God has always taken what is small and insignificant and used it in tremendous ways. God has used simple, ordinary people to do great things for the kingdom. God has used small and simple acts of faith to do wonders.
But I was reminded by the woman at Target, and by the conversation my husband had in line at the vaccine clinic, of the hymn “Little Is Much When God Is in It.” I’ve always thought about that song in terms of finances—probably because it is often sung on Sundays when the sermon is about tithing. But I don’t think that’s the only meaning we can draw from the song. God has always taken what is small and insignificant and used it in tremendous ways. God has used simple, ordinary people to do great things for the kingdom. God has used small and simple acts of faith to do wonders.
First Corinthians 1:26–29 tells us, “Brothers and sisters, think of what you were when you were called. Not many of you were wise by human standards; not many were influential; not many were of noble birth. But God chose the foolish things of the world to shame the wise; God chose the weak things of the world to shame the strong. God chose the lowly things of this world and the despised things—and the things that are not—to nullify the things that are, so that no one may boast before him.”
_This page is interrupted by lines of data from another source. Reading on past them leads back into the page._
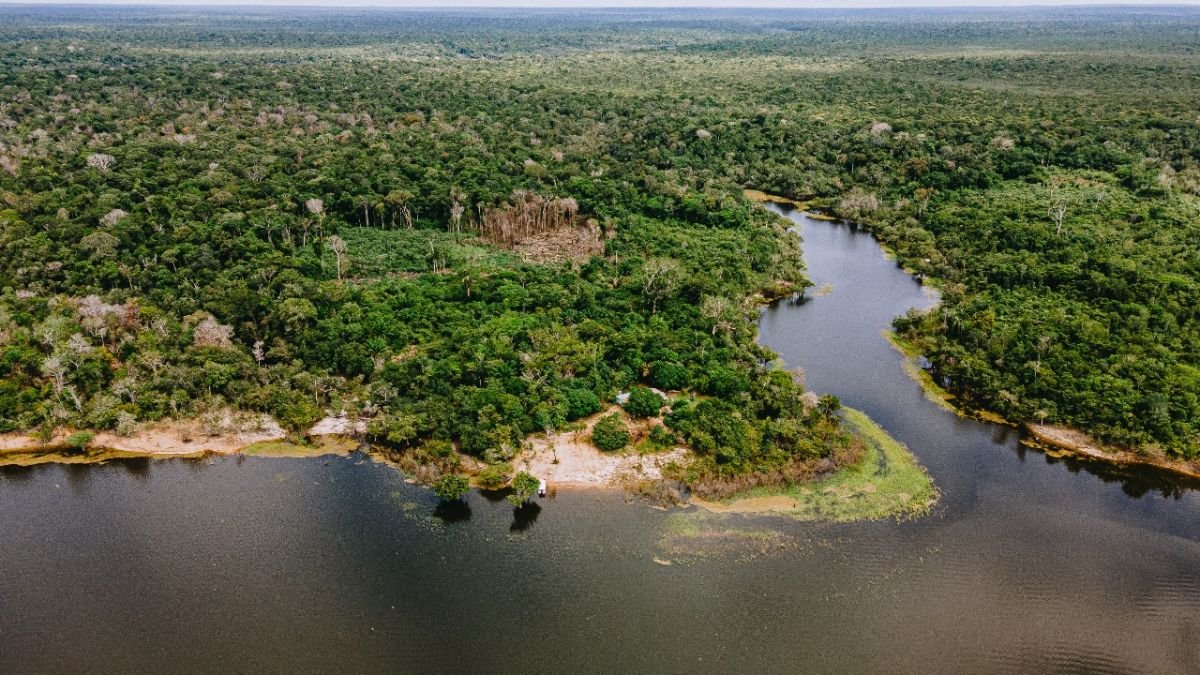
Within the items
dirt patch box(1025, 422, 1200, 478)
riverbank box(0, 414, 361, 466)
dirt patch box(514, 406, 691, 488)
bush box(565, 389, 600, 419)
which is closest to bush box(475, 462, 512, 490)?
dirt patch box(514, 406, 691, 488)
Our small acts of love, kindness, and grace in this world aren’t nothing. They sow seeds of the kingdom in ways beyond our understanding. Our small financial gifts sent to places of great need aren’t insignificant to the people who are helped. Our small words of encouragement feel like balm to tired hearts. Taking time to notice the humanity of others helps them remember their own belovedness. These simple kindnesses may seem small, but they can and do create a big impact.
And when all of our small acts are put together, the world is truly transformed. So if you are unsure what to do in the shadow of overwhelming darkness, be a small, flickering flame of hope. Illuminate what you can, in the ways you can, and know that, for the people who see it, no matter how few, their lives will be forever changed by the light of Christ that shines through you.